Я тем временем закурил тоже. Горький дым ненастоящих сигарет, с химическим табаком, вперемешку со свежим воздухом, мгновенно вызвал у меня приступ удушья, я начал так сильно кашлять и отхаркиваться, что и сам почувствовал себя немного Дедом. Затем все улеглось, и пошло как по маслу, как и должно было быть, сигареты по-прежнему убивали меня.
На удивление не все дома были деревянными, некоторые были исполнены из белого кирпича, однако совершенно странным образом. Нет, я конечно не строитель, однако кирпичи были положены в кладке стен набок, то есть две цилиндрические пустоты смотрели прямо наружу, от чего, в них наверняка находили свое жилище полчища мерзких пауков, ос, и прочей живности. Я тут же заметил это на диктофон, пробормотав это в свой карман.

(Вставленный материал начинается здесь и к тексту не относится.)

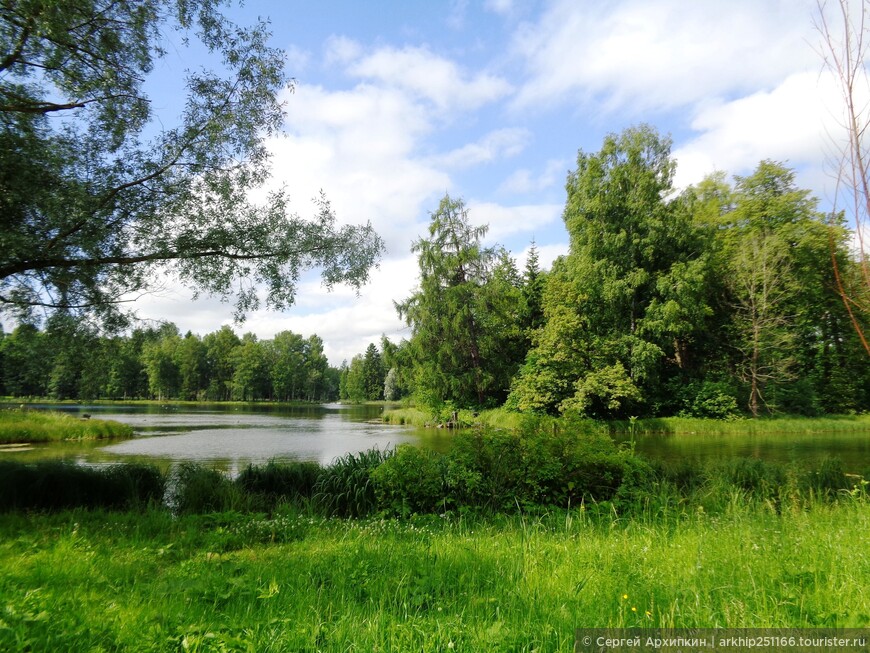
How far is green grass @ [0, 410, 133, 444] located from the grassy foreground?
20298 millimetres

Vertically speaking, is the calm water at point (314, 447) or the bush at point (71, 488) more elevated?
the bush at point (71, 488)

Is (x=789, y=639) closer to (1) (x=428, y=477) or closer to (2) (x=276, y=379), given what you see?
(1) (x=428, y=477)

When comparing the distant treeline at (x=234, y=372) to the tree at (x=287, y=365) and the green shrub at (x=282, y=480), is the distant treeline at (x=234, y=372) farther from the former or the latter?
the green shrub at (x=282, y=480)

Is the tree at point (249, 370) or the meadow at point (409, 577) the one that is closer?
the meadow at point (409, 577)

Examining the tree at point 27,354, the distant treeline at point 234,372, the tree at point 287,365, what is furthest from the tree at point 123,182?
the tree at point 287,365

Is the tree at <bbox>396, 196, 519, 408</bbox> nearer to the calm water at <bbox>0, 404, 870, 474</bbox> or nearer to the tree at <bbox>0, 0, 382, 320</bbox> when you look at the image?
the calm water at <bbox>0, 404, 870, 474</bbox>

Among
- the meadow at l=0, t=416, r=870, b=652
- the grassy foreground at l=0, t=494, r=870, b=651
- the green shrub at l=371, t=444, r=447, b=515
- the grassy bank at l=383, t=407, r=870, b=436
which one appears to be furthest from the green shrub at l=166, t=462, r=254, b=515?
the grassy bank at l=383, t=407, r=870, b=436

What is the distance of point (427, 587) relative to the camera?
3361 millimetres

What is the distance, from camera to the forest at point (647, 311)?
2914 centimetres

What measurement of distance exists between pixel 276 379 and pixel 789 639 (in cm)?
9713

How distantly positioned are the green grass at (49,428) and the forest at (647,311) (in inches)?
704

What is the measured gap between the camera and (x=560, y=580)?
332 cm

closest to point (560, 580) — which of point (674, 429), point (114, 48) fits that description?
point (114, 48)

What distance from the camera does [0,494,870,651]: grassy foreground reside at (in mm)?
2549
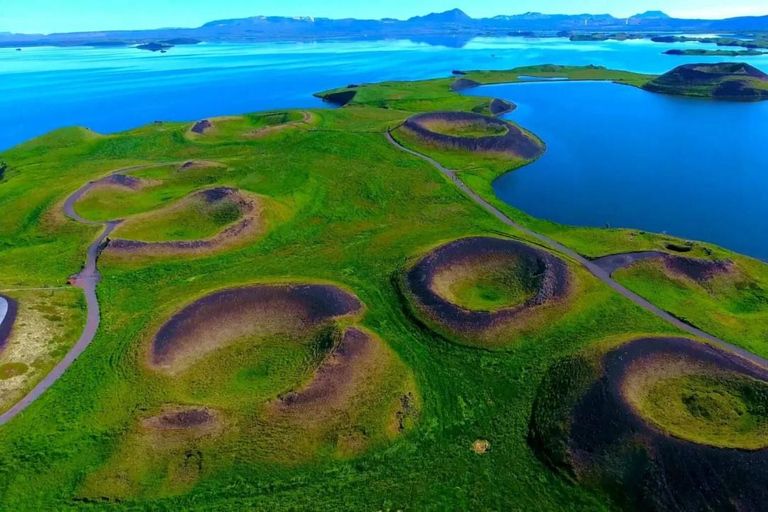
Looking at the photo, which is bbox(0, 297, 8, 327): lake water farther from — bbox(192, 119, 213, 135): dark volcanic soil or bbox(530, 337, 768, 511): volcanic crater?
bbox(192, 119, 213, 135): dark volcanic soil

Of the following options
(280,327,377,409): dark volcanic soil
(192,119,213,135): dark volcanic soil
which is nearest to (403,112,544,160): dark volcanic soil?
(192,119,213,135): dark volcanic soil

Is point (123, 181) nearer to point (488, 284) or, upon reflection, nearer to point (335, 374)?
point (335, 374)

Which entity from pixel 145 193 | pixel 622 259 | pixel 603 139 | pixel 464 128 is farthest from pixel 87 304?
pixel 603 139

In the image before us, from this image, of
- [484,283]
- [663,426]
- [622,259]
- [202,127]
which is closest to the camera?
[663,426]

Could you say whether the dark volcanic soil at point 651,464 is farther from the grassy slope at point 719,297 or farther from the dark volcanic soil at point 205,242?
the dark volcanic soil at point 205,242

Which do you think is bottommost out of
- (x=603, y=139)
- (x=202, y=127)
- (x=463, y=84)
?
(x=603, y=139)

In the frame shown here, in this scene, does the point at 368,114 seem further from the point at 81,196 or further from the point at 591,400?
the point at 591,400

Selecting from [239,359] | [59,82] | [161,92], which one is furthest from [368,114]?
[59,82]
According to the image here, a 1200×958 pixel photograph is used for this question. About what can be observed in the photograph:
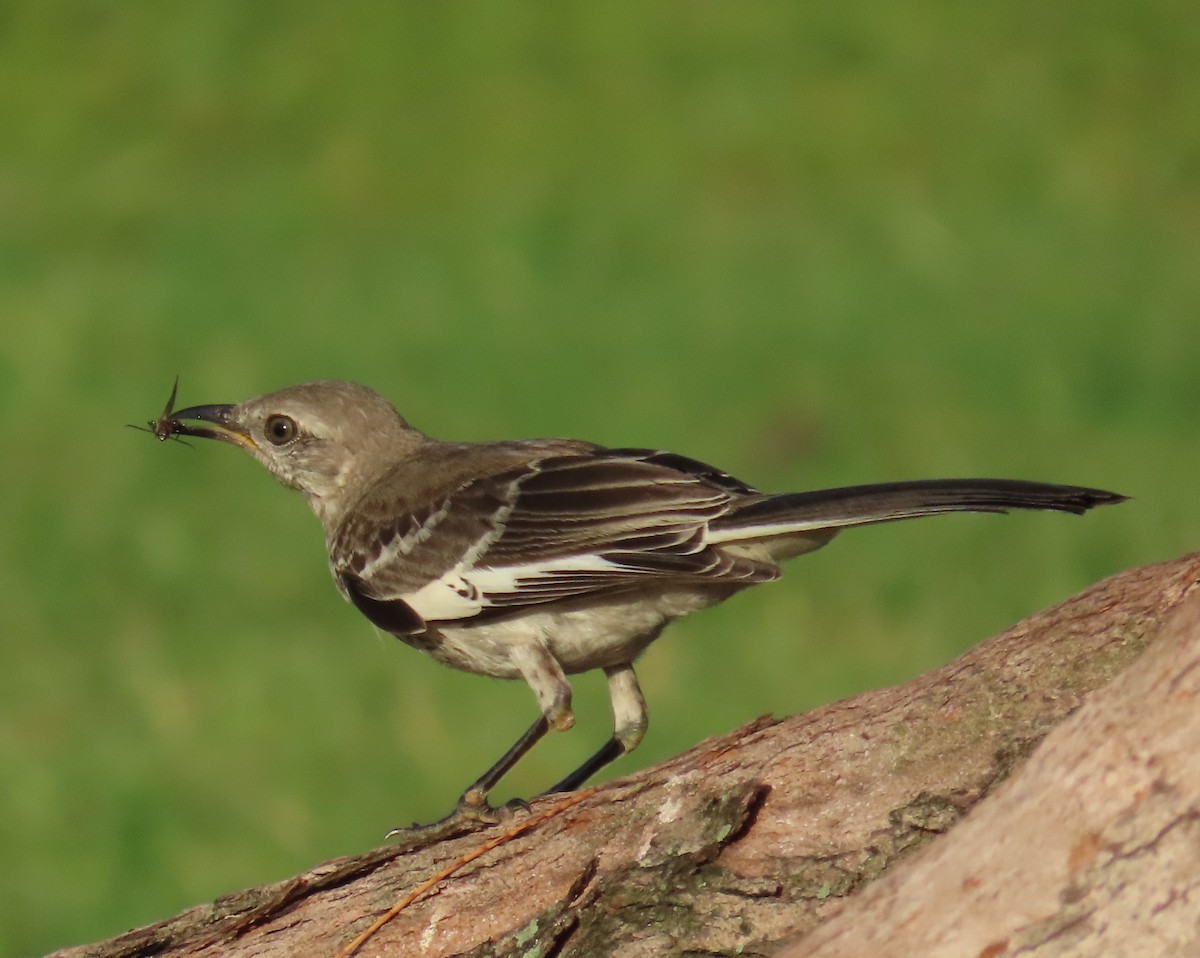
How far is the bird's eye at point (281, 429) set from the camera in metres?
7.78

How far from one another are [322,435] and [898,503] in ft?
9.41

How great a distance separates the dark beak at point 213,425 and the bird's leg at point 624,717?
6.11 ft

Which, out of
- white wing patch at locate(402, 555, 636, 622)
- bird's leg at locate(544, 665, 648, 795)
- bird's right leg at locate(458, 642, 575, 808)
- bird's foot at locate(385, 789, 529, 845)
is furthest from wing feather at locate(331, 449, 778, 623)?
bird's foot at locate(385, 789, 529, 845)

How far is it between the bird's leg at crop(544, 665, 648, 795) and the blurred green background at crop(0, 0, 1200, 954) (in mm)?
2047

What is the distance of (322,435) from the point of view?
774 cm

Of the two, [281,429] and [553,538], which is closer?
[553,538]

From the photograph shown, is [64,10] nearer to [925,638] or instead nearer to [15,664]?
[15,664]

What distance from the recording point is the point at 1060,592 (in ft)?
37.9

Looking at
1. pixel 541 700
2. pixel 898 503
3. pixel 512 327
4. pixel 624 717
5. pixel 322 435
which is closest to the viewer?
pixel 898 503

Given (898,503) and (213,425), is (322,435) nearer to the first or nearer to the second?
(213,425)

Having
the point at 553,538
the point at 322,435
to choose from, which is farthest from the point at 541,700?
the point at 322,435

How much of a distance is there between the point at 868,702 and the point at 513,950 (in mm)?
1238

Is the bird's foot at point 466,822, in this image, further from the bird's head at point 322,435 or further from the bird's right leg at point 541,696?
the bird's head at point 322,435

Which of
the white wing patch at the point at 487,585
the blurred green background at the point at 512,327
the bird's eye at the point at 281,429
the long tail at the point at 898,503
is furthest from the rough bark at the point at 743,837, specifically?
the blurred green background at the point at 512,327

– Что ты там бубнишь сам себе К.? – поинтересовался со смехом Дед. – Сдурел, что ли?
– Да нет, это я просто делаю голосом заметки на диктофон, лень руками писать.
– Диктофон? – удивился Дед.
– Ну да в общем-то. – ответил я.
– Это что, по типу радио? – спросил Дед, и попытался мне в карман передать привет своим внукам.
– Извини, Дед, это так не работает, он просто пишет и все. – пояснил я старику.
Он все так же усмехнулся, и сделав горькую затяжку, выбросил окурок под ноги, и с чертыханием выкашлялся как следует. Часть его мерзкой мокроты даже попала на мои ботинки.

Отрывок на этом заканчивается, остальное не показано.